Temos que investir agora já que temos a garantia máxima de estabilidade, o contrato aprovado pelo Congresso, e mais que isso não se pode exigir. Precisamos do gás da Bolívia e a Bolívia precisa da nossa compra. Dizer, como o editorial da Folha, que deveríamos esperar a estabilidade, o que é? Derrubar o governo da Bolívia?

FOLHA - O senhor apoiou, depois da revelação do potencial do megacampo de Tupi, a proposta da ANP de criar novos modelos de exploração de óleo no Brasil. Qual o modelo que deveria ser adotado?
GABRIELLI
- Tupi traz um novo horizonte de exploração de petróleo no Brasil, com dimensões significativamente maiores do que temos hoje. Portanto, o risco exploratório caiu muito. Os modelos de concessão via leilão, que existe no Brasil mas não no mundo, ocorrem quando você tem um risco exploratório muito grande. Portanto, dá vantagens para quem assume os riscos e em situações em que os países não têm tecnologia ou recursos financeiros para desenvolver a produção.
────────────────
● **Exercício proposto 1**: Informe quantas linhas das entradas contêm a palavra "separation", considerando a diferença entre maiúsculas e minúsculas. Responda somente com o número.
────────────────
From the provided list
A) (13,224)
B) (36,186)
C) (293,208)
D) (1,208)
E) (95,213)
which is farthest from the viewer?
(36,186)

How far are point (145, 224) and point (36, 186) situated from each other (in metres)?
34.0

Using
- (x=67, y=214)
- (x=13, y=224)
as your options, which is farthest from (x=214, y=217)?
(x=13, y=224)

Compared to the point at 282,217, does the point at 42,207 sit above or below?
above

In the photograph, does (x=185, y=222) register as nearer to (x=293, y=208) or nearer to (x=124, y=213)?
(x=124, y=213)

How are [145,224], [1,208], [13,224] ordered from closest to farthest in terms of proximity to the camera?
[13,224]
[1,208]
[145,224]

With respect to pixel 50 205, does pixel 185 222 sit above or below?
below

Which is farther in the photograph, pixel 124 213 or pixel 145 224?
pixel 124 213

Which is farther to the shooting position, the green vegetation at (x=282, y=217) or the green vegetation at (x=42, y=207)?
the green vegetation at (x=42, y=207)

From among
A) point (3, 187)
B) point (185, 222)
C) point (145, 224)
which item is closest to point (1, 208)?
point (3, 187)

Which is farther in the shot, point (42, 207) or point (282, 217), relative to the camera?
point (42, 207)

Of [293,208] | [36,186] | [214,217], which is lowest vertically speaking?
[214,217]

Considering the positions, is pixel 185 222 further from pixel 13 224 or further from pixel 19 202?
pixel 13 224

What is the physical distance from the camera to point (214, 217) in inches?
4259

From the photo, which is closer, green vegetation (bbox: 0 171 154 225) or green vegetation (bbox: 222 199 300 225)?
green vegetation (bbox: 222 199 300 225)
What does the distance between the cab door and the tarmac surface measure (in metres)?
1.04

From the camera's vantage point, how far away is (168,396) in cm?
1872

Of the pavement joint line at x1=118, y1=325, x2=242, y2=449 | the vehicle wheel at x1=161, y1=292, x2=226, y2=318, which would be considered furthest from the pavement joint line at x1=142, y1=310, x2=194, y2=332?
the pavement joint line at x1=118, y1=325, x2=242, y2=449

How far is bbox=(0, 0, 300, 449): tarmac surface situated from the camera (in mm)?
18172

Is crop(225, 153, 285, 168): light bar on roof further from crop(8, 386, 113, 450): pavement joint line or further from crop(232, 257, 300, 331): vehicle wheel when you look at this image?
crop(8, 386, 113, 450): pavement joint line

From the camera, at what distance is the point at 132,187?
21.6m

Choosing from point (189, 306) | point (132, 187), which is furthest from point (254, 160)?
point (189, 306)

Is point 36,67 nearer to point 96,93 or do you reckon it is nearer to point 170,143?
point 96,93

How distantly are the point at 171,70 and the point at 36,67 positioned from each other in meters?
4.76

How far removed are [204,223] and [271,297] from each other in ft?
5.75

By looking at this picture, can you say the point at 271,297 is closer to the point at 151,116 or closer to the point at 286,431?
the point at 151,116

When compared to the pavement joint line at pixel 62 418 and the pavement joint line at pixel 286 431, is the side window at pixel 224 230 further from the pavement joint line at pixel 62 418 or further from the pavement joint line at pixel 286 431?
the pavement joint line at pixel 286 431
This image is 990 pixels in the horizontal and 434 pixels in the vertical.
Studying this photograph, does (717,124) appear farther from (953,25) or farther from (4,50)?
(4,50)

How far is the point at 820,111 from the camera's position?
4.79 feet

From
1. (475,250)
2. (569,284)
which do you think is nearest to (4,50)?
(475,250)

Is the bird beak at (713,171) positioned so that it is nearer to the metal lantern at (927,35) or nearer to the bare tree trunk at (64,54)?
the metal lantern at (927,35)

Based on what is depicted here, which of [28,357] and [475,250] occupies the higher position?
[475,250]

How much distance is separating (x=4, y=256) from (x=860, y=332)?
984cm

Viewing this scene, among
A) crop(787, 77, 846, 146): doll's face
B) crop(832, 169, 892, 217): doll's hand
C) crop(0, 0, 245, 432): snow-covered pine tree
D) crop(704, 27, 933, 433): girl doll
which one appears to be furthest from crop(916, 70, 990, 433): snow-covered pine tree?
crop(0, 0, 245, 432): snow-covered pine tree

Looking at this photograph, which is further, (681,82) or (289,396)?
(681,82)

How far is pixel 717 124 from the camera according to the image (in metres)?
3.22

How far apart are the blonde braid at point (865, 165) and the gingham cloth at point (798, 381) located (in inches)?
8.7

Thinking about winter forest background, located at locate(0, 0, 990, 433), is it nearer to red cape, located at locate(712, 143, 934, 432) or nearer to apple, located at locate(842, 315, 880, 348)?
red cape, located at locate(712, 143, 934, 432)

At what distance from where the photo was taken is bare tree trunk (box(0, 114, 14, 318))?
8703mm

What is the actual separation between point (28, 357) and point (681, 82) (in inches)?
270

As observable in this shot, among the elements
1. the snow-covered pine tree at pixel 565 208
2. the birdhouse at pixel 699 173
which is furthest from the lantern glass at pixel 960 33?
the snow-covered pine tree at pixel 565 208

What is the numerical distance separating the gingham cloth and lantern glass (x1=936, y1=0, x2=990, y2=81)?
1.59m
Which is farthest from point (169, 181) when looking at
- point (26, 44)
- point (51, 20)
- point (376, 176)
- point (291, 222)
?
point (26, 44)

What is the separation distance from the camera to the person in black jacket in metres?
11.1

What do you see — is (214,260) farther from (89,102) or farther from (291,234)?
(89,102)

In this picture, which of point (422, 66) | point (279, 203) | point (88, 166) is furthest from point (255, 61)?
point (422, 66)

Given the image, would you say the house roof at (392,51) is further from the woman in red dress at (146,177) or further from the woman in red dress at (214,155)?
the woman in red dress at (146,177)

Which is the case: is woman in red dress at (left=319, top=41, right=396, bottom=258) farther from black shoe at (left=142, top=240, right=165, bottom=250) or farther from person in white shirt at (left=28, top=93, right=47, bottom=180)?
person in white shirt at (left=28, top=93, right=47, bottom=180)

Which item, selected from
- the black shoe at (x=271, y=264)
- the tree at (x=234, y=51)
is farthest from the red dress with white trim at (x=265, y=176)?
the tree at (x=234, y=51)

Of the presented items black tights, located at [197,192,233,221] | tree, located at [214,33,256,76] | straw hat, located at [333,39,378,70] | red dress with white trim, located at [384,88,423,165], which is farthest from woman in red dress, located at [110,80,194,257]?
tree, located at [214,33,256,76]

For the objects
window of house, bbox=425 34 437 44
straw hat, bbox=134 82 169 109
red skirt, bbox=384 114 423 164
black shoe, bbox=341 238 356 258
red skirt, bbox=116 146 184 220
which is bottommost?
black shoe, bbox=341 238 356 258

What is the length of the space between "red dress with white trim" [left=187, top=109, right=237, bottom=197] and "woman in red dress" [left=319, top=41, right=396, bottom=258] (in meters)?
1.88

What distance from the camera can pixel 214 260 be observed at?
────────────────
● **Exercício proposto 2**: Reproduza o trecho da entrevista que começa com as palavras "FOLHA - O senhor" e termina com "deveria ser adotado?", atualizando-o com a troca de "megacampo" por "supercampo".

● **Solução 1**: 2

● **Solução 2**:
FOLHA - O senhor apoiou, depois da revelação do potencial do supercampo de Tupi, a proposta da ANP de criar novos modelos de exploração de óleo no Brasil. Qual o modelo que deveria ser adotado?